UEL pledges commitment to local community
University of East London is among 40 higher education institutions to sign new “Civic University Agreement” to reaffirm role in the local community
The University of East London has reaffirmed its longstanding commitment to its community by pledging to put the economy and quality of life in the communities in which it serves at the top of its list of priorities.
The University of East London joins 40 other higher education institutions across the UK in committing to a “Civic University Agreement” in partnership with local government and other major institutions. The agreement is a key recommendation in a report just published by the Civic University Commission.
The University of East London’s vice-chancellor and president, Professor Amanda Broderick, said, “This agreement sets out how universities like the University of East London have the capability, opportunity and responsibility to support the places where they are based to solve some of their most pressing and major problems. With society facing complex global challenges (for example climate change and terrorism), the role of universities in solving these problems comes to the fore, not least in the communities where they are located.
“This is something the University of East London has been doing for over 125 years: we have been pioneering futures since 1892, from the 2nd industrial revolution to where we are now, the 4th. We are not only in east London, we are of east London. Our socially-inclusive heritage and commitment to advancing knowledge and innovation to help people and planet form the foundation upon which our positive impact is based. We are active contributors to place-making at both the Royal Albert Docks and Stratford where our Campuses are located and also in business innovation and economic and social development in the round. Our aspiration is to both continue and grow in this important role.
“We are addressing challenges such as helping local business in the area adapt to technological change in the 4.0 economy; increasing access to a more diverse and inclusive talent pipeline; addressing health inequalities and supporting well-being; widening access to education and training; and, developing new civic leaders in every field from politics to the arts.
“We are an integral part of our East London community, providing a wide range of support throughout individuals’ lives.”

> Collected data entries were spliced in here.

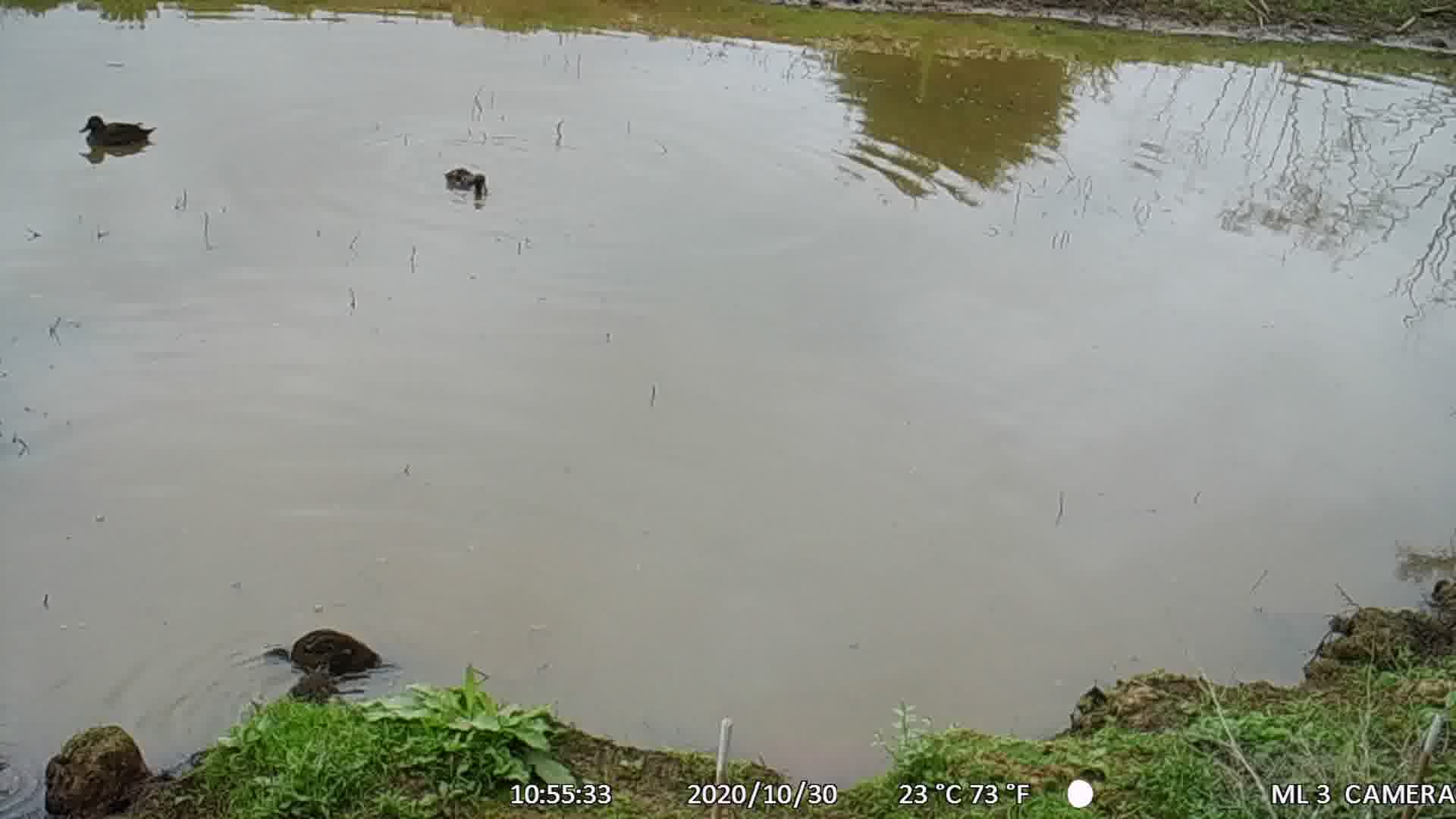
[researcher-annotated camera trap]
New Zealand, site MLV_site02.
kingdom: Animalia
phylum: Chordata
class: Aves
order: Anseriformes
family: Anatidae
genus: Anas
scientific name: Anas chlorotis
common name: brown teal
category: pateke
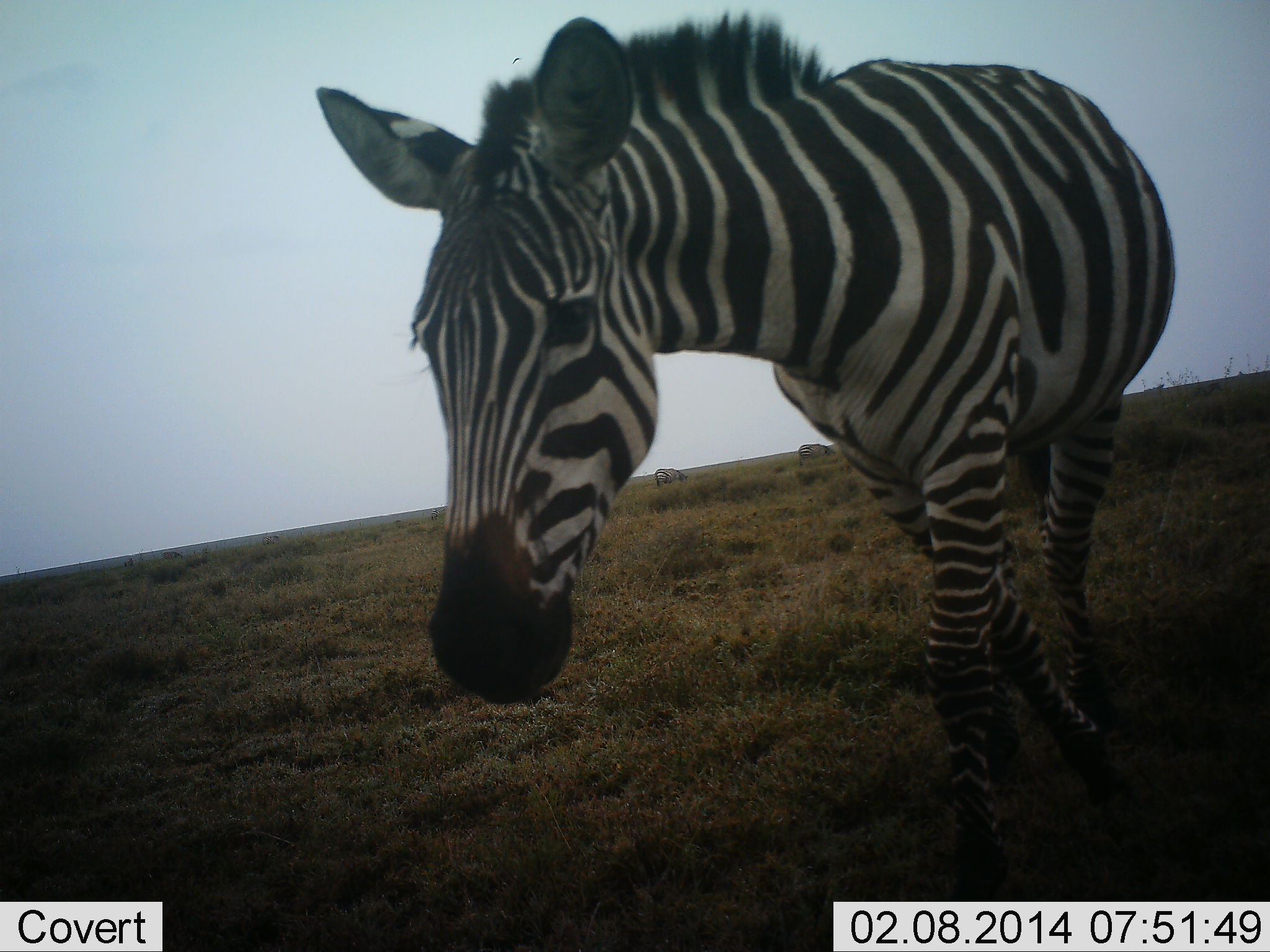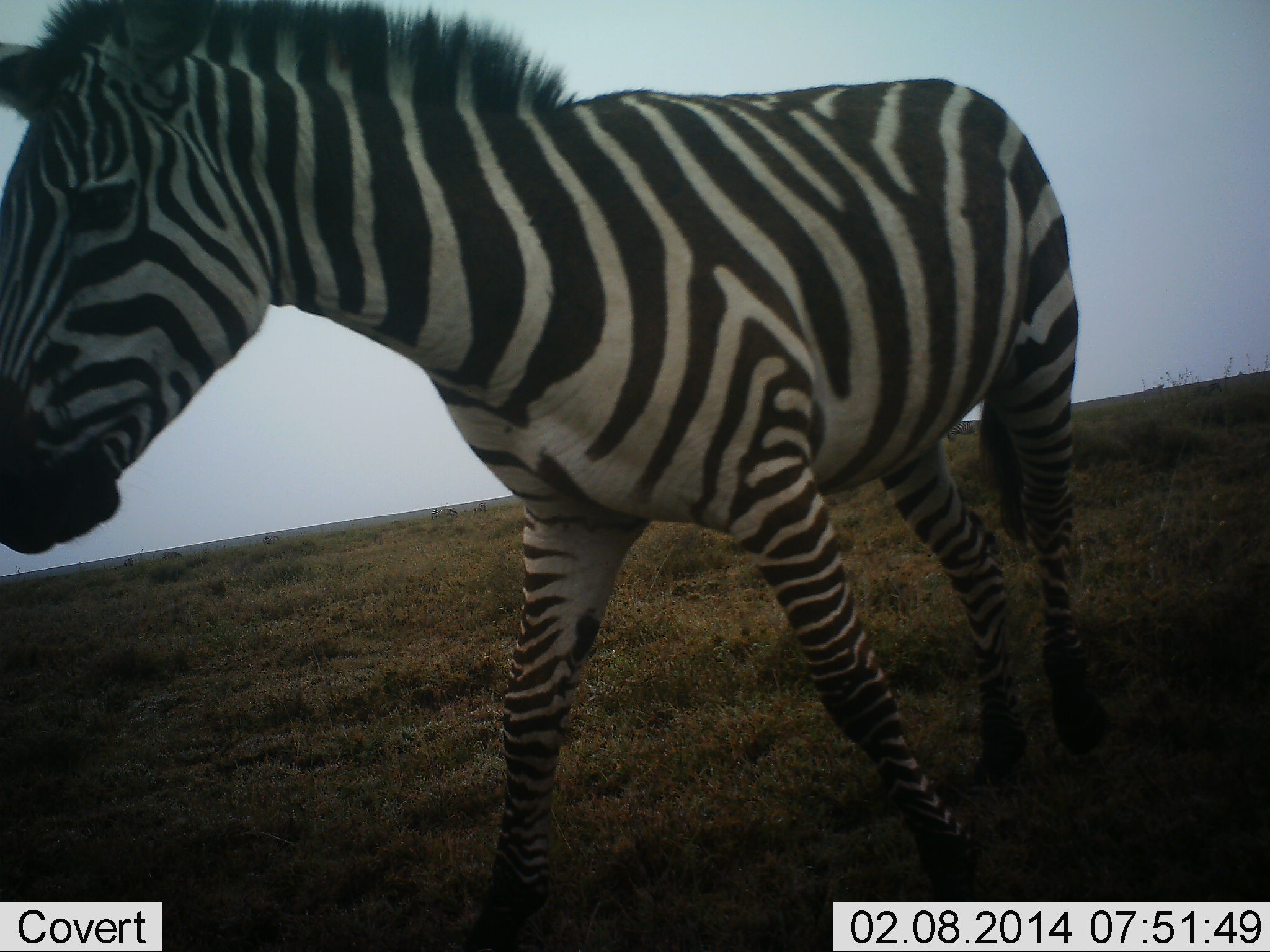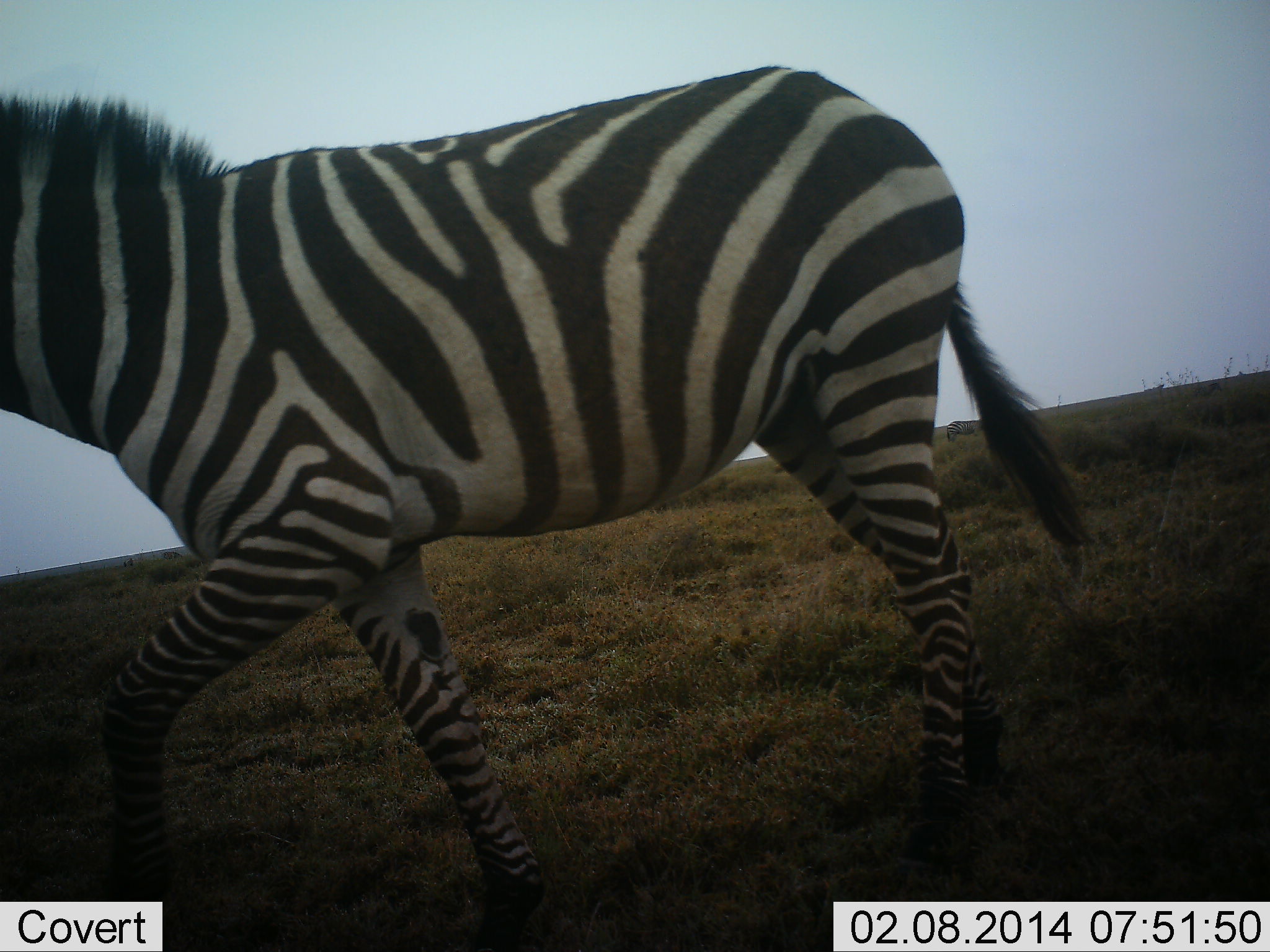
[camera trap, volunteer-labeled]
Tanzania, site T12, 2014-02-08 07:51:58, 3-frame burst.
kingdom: Animalia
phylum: Chordata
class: Mammalia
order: Perissodactyla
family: Equidae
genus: Equus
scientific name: Equus quagga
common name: plains zebra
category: zebra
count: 1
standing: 0%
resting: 0%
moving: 100%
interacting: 0%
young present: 0%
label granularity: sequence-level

The Civic University Commission was set up by the UPP Foundation and chaired by the former Head of the Civil Service, Lord Kerslake.
Lord Kerslake said, “The deep economic and social changes that are happening in Britain today have, alongside Brexit, made the civic role of universities even more vital to the places they are located in.
“The civic universities of the Victorian era were founded as expressions of civic pride, and as a way of sharing knowledge and opportunity at a time of rapid change. We are now entering a new industrial revolution when it will be even more vital that knowledge is accessible in as many communities as possible.”
Richard Brabner, director of the UPP Foundation, said: “Universities have the ability to make a real difference to the places they are located in through reinvigorating their civic role. But this is not just a responsibility, it’s also an opportunity.
“This is an important report with concrete recommendations that all universities will want to consider. The UPP Foundation created the commission to look at what it means to be a Civic University in the 21st Century and ask local people what they wanted from their local institution.”
The report was based on evidence-gathering sessions held across England. The authors also commissioned opinion polling and focus groups in cities and towns to hear from the public what they wanted from their local university.
This research discovered communities welcome opportunities to connect with universities, and there is great local pride about how universities put their hometown on the map.
The report says that the Government needs to fundamentally review policies to support further civic engagement by universities. Until the recent creation of an industrial strategy, government has for many decades been too indifferent about places within the United Kingdom – contributing to some regions falling behind.
But universities can take a vital step at this pivotal time by adopting the Commission’s idea of a Civic University Agreement setting out what they will offer local communities and which major local strategic needs they will seek to address. All this needs to be based on listening to the local community.
The Civic University Agreement signed by over 40 universities includes four key points:
●Understanding local populations, and asking them what they want. Analysis of their place and people’s priorities are essential.
●Understanding themselves and what they are able to offer.
●Working with other local anchor institutions, businesses and community organisations to agree where the short, medium and long-term opportunities and problems lie for communities. Linking with local authorities and other local plans, such as the local industrial strategy is particularly important.
●A clear set of priorities. A process of agreeing clear priorities will therefore be necessary and, again, this is where collaboration and aligning resources with local authorities, LEPs (Local Economic Partnerships), NHS bodies and the like can help to identify the live issues that universities can most usefully help with.